Publication highlights

Researchers at the Crick and Imperial College report a method to characterise and track sugar-coated cell sensors called proteoglycans using click chemistry. Through a 'bump and hole' engineering technique, they modified a hole in an enzyme and a bump in a sugar, to alter an enzyme that glues the two together so it accepts a bumped version of the sugar. This modified sugar contains a chemical tag which means it can be traced using click chemistry, such as attaching a fluorescent molecule to 'see' the molecule by imaging, or a molecule acting like an anchor to isolate and further study it. In the future, these molecules could be tagged and tracked in different contexts, or proteoglycan function could be altered by replacing the sugar chain with a different biological or synthetic molecule.

Researchers at the Crick and AlveoliX have developed the first human 'lung-on-chip' model using stem cells taken from only one person. The team produced type I and II alveolar epithelial cells and vascular endothelial cells from human-induced pluripotent stem cells. These epithelial and endothelial cells are separatley grown on the top and bottom of a very thin membrane in a device to recreate an air sac barrier, which experience rhythmic three-dimensional stretching forces on the recreated air sac barrier, mimicking the motion of breathing. The scientists then added macrophages into the chip, before adding TB bacteria. In the chips infected with TB, the team reported large macrophage clusters containing a group of dead macrophages in a necrotic core.

Growth is a key feature of development, but animals, organs and tissues must know when to stop growing. Researchers at the Crick have shown that the sac-like structures that give rise to fly wings do not stop growing abruptly. Instead, growth slows down over the course of days. Measurements of global gene activity during growth deceleration suggest that, as the primordium expands, it becomes increasingly hypoxic. Decreasing oxygen availability, perhaps due to inefficient import as tissue size increases, was confirmed with new genetic sensors of cellular oxygen. This study uncovers a feedback loop whereby growth (and increasing tissue size) leads to hypoxia, which in turn dampens growth to ensure that oxygen demand does not overwhelm dwindling supplies.

Researchers at the Crick have produced a new embryo model that self-organises around ten somites alongside a single neural tube, mirroring aspects of human embryos at 28 to 35 days after fertilisation. As the models don't contain a notochord, the team introduced signals that would have originally come from a notochord, and observed a shift in cell fates. They also saw spontaneous patterning in the neurla tube, showing it was developing into different identieis depending on the cell's location. This suggested that the somites and the neural tube were in close communication. The team confirmed that increased retinoic acid signalling in specific somite regions was likely due to signalling to the neural tube, allowing spontaneous patterning. This crosstalk helps prompt regional identities and may be important for later maturation to neuronal or skeletal tissues.

Researchers at the Crick and King's College London have used phototherapy to inhibit a protein in E. Coli bacteria that makes them resistant to antibiotics. They designed a new chemical tool, Ru1, composed of a light-activated ruthenium metal complex attached to an organic ligand that binds to NDM-1, an enzyme in drug-resistant bacteria that breaks down common beta-lactam antibiotics like penicillin. When exposed to blue light, the metal complex produces reactive oxygen species that cause damage to NDM-1, preventing it from binding and destroying an antibiotic. They showed that Ru1 can boost the activity of meropenem antibiotic against E. Coli by 53 times, without showing toxicity to human cells.

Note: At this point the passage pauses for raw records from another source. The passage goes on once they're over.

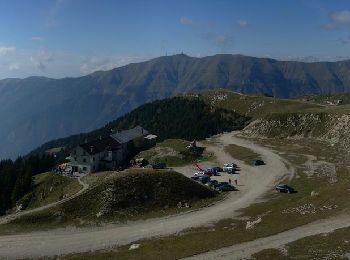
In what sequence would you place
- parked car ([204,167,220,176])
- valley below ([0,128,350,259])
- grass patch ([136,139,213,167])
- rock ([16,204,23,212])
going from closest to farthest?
valley below ([0,128,350,259])
rock ([16,204,23,212])
parked car ([204,167,220,176])
grass patch ([136,139,213,167])

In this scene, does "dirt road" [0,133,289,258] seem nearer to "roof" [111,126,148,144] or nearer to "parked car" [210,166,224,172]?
"parked car" [210,166,224,172]

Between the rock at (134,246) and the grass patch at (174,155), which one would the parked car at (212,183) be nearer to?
the grass patch at (174,155)

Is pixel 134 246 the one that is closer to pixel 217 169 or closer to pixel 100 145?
pixel 217 169

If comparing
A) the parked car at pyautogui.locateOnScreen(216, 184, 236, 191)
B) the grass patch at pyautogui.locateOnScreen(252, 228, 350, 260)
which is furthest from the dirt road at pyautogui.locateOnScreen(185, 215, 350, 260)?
the parked car at pyautogui.locateOnScreen(216, 184, 236, 191)

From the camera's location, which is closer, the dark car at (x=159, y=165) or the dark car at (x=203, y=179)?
the dark car at (x=203, y=179)

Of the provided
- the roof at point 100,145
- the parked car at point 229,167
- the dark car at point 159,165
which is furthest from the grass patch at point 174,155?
the parked car at point 229,167

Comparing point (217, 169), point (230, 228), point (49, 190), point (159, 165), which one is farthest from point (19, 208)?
point (230, 228)
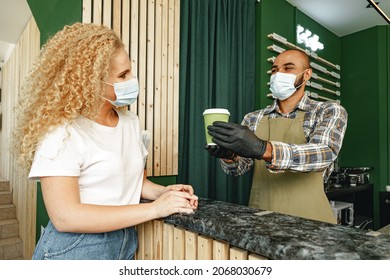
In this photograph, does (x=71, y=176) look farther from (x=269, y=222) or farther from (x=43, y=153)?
(x=269, y=222)

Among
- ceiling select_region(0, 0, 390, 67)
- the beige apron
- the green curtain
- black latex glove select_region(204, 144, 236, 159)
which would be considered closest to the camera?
black latex glove select_region(204, 144, 236, 159)

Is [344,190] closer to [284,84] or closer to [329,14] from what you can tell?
[284,84]

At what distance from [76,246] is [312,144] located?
→ 1.04 metres

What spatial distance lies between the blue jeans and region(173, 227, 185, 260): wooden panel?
0.69ft

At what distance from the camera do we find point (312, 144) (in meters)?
1.28

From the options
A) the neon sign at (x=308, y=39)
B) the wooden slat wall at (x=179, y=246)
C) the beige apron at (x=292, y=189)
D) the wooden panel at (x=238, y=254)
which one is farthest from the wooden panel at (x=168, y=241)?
the neon sign at (x=308, y=39)

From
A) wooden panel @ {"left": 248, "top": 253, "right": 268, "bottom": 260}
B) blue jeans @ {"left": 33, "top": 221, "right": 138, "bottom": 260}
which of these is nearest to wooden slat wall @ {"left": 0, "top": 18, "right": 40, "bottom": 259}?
blue jeans @ {"left": 33, "top": 221, "right": 138, "bottom": 260}

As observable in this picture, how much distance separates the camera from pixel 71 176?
84 centimetres

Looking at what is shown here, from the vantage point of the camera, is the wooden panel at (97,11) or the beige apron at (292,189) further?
the wooden panel at (97,11)

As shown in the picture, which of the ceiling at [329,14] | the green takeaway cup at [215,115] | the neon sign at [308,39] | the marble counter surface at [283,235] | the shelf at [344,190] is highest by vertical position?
the ceiling at [329,14]

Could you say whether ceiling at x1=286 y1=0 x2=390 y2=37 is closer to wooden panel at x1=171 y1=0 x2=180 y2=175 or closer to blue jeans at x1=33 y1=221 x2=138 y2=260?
wooden panel at x1=171 y1=0 x2=180 y2=175

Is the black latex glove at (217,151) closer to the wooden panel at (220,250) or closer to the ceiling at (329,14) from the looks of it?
the wooden panel at (220,250)

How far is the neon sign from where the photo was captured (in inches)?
135

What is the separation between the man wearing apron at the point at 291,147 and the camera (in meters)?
1.16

Researchers at the Crick and the Paul Scherrer Institute have developed a new imaging protocol to capture mouse brain cell connections in precise detail. Building on standard volume EM sample preparation protocols, they tested a new step - embedding the stained tissue using a resin developed in the nuclear and aerospace industries to protect against radiation. The samples were then imaged using X-rays in a synchrotron. The resulting images, produced using a specific type of X-ray imaging called X-ray ptychography, reached a resolution of 38nm. This was enough to show multiple elements of the mouse brain circuitry, including synapses, dendrites and axons.

Children born with mutations in the ARPC5 protein, which is part of the internal cytoskeleton, experience immunodeficiency and a high risk of sepsis. Researchers at the Crick investigated immune system function in mice with and without ARPC5 mutations, observing inflammation in adult mice with ARPC5 deficiency that mirrored that in humans. They showed that this was due to a big change in bacterial composition in the gut after weaning, triggering intestinal inflammation, as giving antibiotics to ARPC5-deficient mice at a critical four-week time point fully prevented the disease from developing. Finally, the team showed that macrophages with ARPC5 mutations had lost their usual shape and could no longer kill bacteria effectively, leading to an overwhelming response to the microbiome.